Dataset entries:
★ ★ ★ ★ ★
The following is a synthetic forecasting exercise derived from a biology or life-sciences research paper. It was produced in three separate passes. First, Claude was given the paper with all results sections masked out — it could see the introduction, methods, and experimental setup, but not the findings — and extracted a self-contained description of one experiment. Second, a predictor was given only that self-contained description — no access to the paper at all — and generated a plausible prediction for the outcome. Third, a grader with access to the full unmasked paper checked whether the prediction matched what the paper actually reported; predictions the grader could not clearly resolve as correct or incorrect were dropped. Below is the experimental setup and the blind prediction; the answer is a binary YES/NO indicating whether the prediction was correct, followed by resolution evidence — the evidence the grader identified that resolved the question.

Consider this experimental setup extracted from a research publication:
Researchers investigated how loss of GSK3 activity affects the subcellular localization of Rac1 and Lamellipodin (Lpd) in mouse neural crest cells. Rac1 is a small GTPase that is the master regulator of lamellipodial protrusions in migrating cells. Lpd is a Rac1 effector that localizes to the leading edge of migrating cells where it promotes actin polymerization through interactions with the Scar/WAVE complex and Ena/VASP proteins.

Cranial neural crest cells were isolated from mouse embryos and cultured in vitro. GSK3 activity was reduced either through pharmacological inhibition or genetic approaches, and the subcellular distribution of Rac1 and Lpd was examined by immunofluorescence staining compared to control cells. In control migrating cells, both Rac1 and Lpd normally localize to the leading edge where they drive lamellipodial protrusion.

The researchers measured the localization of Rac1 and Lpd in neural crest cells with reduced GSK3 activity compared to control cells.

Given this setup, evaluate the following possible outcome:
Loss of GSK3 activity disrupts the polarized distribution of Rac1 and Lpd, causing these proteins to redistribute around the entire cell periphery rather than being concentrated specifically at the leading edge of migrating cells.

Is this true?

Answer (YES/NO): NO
★ ★ ★ ★ ★
Every entry must be duplicated exactly as it stands.

The following is a synthetic forecasting exercise derived from a biology or life-sciences research paper. It was produced in three separate passes. First, Claude was given the paper with all results sections masked out — it could see the introduction, methods, and experimental setup, but not the findings — and extracted a self-contained description of one experiment. Second, a predictor was given only that self-contained description — no access to the paper at all — and generated a plausible prediction for the outcome. Third, a grader with access to the full unmasked paper checked whether the prediction matched what the paper actually reported; predictions the grader could not clearly resolve as correct or incorrect were dropped. Below is the experimental setup and the blind prediction; the answer is a binary YES/NO indicating whether the prediction was correct, followed by resolution evidence — the evidence the grader identified that resolved the question.

Consider this experimental setup extracted from a research publication:
Researchers investigated how loss of GSK3 activity affects the subcellular localization of Rac1 and Lamellipodin (Lpd) in mouse neural crest cells. Rac1 is a small GTPase that is the master regulator of lamellipodial protrusions in migrating cells. Lpd is a Rac1 effector that localizes to the leading edge of migrating cells where it promotes actin polymerization through interactions with the Scar/WAVE complex and Ena/VASP proteins.

Cranial neural crest cells were isolated from mouse embryos and cultured in vitro. GSK3 activity was reduced either through pharmacological inhibition or genetic approaches, and the subcellular distribution of Rac1 and Lpd was examined by immunofluorescence staining compared to control cells. In control migrating cells, both Rac1 and Lpd normally localize to the leading edge where they drive lamellipodial protrusion.

The researchers measured the localization of Rac1 and Lpd in neural crest cells with reduced GSK3 activity compared to control cells.

Given this setup, evaluate the following possible outcome:
Loss of GSK3 activity disrupts the polarized distribution of Rac1 and Lpd, causing these proteins to redistribute around the entire cell periphery rather than being concentrated specifically at the leading edge of migrating cells.

Is this true?

Answer (YES/NO): NO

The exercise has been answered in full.